**Records from a spatial question set**
-*-

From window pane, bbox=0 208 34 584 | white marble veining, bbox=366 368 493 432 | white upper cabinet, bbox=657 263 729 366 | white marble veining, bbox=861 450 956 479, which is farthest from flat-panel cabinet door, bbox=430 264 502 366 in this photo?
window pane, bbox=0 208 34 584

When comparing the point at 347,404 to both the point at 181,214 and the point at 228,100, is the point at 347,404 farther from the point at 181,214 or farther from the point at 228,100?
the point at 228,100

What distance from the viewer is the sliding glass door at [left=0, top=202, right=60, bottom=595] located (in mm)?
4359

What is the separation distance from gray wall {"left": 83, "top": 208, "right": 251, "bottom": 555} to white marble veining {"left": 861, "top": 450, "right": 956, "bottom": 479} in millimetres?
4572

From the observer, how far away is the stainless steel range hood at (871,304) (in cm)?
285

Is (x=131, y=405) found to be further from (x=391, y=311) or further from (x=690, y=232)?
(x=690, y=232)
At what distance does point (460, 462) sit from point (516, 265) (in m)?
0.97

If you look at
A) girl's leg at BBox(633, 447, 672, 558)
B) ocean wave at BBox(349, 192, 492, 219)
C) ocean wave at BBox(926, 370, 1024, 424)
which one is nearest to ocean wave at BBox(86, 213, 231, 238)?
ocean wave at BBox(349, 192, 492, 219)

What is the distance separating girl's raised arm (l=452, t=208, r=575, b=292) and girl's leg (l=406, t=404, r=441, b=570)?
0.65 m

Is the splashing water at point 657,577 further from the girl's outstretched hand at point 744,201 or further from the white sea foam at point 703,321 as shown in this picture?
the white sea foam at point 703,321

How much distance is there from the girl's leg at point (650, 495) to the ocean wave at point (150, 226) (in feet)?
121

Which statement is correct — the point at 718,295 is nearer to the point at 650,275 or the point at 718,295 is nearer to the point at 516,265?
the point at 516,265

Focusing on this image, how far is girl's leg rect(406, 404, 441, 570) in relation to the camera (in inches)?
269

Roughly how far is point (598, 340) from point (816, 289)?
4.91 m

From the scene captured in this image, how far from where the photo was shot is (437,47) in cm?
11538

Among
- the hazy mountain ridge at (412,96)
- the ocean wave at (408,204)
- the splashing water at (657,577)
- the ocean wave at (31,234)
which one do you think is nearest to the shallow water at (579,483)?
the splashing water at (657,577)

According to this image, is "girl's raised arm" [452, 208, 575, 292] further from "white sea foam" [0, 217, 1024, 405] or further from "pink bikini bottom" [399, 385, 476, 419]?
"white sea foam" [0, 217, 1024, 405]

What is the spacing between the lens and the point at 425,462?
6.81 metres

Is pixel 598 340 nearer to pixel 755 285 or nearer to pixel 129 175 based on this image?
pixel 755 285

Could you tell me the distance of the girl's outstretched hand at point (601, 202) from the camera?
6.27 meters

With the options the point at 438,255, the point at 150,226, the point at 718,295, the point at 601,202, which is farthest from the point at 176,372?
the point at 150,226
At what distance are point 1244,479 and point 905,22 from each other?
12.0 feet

-*-

Using the listing above, please repeat every entry exactly.

From window pane, bbox=0 208 34 584 | white marble veining, bbox=366 368 493 432 | white upper cabinet, bbox=657 263 729 366 | white marble veining, bbox=861 450 956 479, which is farthest from flat-panel cabinet door, bbox=430 264 502 366 in this photo?
window pane, bbox=0 208 34 584

When comparing the point at 347,404 to both the point at 181,214 and the point at 228,100, is the point at 347,404 farther from the point at 181,214 or farther from the point at 228,100?
the point at 228,100

What distance from the viewer is the sliding glass door at [left=0, top=202, right=60, bottom=595] located (in mm)?
4359

What is the separation distance from gray wall {"left": 83, "top": 208, "right": 251, "bottom": 555} to white marble veining {"left": 861, "top": 450, "right": 956, "bottom": 479} in millimetres?
4572

From the observer, how far away is the stainless steel range hood at (871,304) (in cm)?
285

Is (x=131, y=405) found to be further from (x=391, y=311) or further from (x=690, y=232)?
(x=690, y=232)
At what distance does point (460, 462) sit from point (516, 265) (in m)?
0.97

If you look at
A) girl's leg at BBox(633, 447, 672, 558)
B) ocean wave at BBox(349, 192, 492, 219)
C) ocean wave at BBox(926, 370, 1024, 424)
which one is nearest to ocean wave at BBox(86, 213, 231, 238)?
ocean wave at BBox(349, 192, 492, 219)

What is the distance separating girl's raised arm (l=452, t=208, r=575, b=292) and girl's leg (l=406, t=404, r=441, b=570)?
0.65 m

Is the splashing water at point 657,577 further from the girl's outstretched hand at point 744,201 or further from the white sea foam at point 703,321 as shown in this picture?
the white sea foam at point 703,321

How much distance is there from the girl's leg at point (650, 495) to the ocean wave at point (150, 226) (in feet)?
121

Which statement is correct — the point at 718,295 is nearer to the point at 650,275 or the point at 718,295 is nearer to the point at 516,265?
the point at 516,265

Focusing on this image, how far is girl's leg rect(406, 404, 441, 570) in relation to the camera (in inches)?
269

Roughly how far is point (598, 340) from point (816, 289)?
4.91 m

From the scene captured in this image, how far from where the photo was shot is (437,47) in cm?
11538

Among
- the hazy mountain ridge at (412,96)
- the ocean wave at (408,204)
- the splashing water at (657,577)
- the ocean wave at (31,234)
which one do you think is nearest to the shallow water at (579,483)?
the splashing water at (657,577)

According to this image, is "girl's raised arm" [452, 208, 575, 292] further from "white sea foam" [0, 217, 1024, 405] or further from "pink bikini bottom" [399, 385, 476, 419]?
"white sea foam" [0, 217, 1024, 405]

What is the spacing between the lens and the point at 425,462?
6.81 metres

Is pixel 598 340 nearer to pixel 755 285 or nearer to pixel 129 175 based on this image?
pixel 755 285

Could you tell me the distance of the girl's outstretched hand at point (601, 202) from the camera?
6.27 meters

With the options the point at 438,255, the point at 150,226, the point at 718,295, the point at 601,202, which is farthest from the point at 176,372?
the point at 150,226
At what distance are point 1244,479 and point 905,22 from each other?
12.0 feet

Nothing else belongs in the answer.